Plus-minus values are means ± SD. The 2-tailed t-test compares patients with RMLS to the control group. The control group represents patients who underwent right upper lobe lobectomy without postoperative RMLS.

Postoperative distortion of the airways of patients with RMLS included severe narrowing or obliteration of the RML bronchus (n = 6), severe narrowing or obliteration of the medial and/or lateral segments with a patent RML bronchus (n = 3), and severe narrowing of the RML and medial and lateral segmental bronchi (n = 1) as shown in Figures 13. Further, concurrent narrowing, distortion or kinking of the bronchus intermedius (n = 3), and/or the RLL bronchus (n = 2) were detected.

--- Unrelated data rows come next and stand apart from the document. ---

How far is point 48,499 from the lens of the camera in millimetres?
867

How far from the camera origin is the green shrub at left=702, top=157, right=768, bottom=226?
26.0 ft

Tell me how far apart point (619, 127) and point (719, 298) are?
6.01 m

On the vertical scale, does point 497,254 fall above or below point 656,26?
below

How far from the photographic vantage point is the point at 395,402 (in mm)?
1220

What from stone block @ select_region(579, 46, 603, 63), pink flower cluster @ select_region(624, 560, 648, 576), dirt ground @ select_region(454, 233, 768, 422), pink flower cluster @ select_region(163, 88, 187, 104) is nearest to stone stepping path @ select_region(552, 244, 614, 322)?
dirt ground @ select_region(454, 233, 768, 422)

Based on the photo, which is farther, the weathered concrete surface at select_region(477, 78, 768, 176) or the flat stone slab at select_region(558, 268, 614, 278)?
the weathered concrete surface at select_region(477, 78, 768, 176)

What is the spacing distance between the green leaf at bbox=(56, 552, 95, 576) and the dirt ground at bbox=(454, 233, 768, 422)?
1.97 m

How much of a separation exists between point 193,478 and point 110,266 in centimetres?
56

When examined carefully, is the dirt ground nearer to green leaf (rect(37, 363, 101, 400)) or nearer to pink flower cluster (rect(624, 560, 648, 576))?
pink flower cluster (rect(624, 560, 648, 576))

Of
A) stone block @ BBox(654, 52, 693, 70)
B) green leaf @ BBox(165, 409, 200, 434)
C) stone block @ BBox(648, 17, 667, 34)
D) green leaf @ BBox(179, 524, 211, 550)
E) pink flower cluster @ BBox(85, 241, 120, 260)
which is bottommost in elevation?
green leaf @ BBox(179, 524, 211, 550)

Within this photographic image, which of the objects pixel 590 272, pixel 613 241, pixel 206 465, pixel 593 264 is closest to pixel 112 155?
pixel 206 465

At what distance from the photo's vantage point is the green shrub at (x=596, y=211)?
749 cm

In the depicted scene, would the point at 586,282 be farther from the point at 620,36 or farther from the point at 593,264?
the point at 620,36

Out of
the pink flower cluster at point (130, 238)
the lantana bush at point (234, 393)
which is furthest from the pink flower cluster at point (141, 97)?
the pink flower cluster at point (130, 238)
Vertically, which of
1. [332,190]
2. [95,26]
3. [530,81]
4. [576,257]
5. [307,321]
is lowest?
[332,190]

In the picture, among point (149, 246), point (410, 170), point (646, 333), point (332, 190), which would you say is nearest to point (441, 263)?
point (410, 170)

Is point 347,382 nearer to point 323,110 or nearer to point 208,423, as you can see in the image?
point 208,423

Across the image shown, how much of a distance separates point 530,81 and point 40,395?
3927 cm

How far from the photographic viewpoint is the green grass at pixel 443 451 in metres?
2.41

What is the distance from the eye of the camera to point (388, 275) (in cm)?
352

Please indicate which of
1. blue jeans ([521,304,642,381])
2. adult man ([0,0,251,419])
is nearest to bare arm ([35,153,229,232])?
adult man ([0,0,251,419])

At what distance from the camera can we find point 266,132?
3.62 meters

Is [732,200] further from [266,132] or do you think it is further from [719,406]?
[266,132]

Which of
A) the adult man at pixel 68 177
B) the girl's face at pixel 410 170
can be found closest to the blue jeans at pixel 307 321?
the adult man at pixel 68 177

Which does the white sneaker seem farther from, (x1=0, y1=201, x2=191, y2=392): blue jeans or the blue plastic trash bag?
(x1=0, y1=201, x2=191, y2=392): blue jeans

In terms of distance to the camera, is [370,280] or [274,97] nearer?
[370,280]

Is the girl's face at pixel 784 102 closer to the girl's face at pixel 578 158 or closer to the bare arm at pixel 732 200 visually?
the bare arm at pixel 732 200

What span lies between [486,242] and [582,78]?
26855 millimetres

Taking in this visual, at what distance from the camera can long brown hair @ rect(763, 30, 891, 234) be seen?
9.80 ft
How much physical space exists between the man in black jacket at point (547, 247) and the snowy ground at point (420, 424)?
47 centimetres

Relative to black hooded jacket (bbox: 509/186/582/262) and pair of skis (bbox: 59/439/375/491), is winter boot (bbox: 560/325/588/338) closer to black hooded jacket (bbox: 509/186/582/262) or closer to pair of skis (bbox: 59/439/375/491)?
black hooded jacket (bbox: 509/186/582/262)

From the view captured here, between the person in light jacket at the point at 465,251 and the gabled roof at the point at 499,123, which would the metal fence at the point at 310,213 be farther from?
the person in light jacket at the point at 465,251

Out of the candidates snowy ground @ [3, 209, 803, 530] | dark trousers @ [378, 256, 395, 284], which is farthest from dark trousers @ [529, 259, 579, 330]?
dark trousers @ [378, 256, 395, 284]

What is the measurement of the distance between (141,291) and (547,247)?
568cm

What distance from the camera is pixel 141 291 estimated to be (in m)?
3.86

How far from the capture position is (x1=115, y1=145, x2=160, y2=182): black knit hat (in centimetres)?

The interval from RULL to the first postoperative bronchoscopy (n = 7) in patients with RMLS ranged from 3 to 476 days. The bronchoscopy performed on day 476 was for routine surveillance at an outside facility. Three patients did not undergo bronchoscopy due to being transferred to another facility (n = 1), being lost to follow-up one month after surgery (n = 1), or the resolution of symptoms and imaging features of RMLS at five months (n = 1). Bronchoscopy revealed severe angulation and occlusion of the RML bronchus (n = 2), severe RML stricture and bronchomalacia (n = 1), kinking of the RML bronchus and bronchus intermedius (n = 1), thick secretions in the RML and RLL (n = 1), blood and mucous in the RML medial and lateral segments (n = 1), and normal right-sided bronchial anatomy (n = 1) on postoperative day 180 after RML consolidation had gradually decreased. Three patients with severe RML bronchial distortion and narrowing had a bronchial stent placed (Supplementary Figure 4). One patient with severe RML stricture, refractory to the placement of two stents, subsequently underwent RML lobectomy.

Discussion

RMLS occurred in 8% of patients in this retrospective cohort (n = 128) with RULL. The prevalence of RMLS was concordant with earlier reports. These data showed that the pre-operative RML bronchial angle does not predict patients at risk for developing RMLS after RULL. The pre- and post-operative RML bronchial angles were not significantly different for patients with or without RMLS.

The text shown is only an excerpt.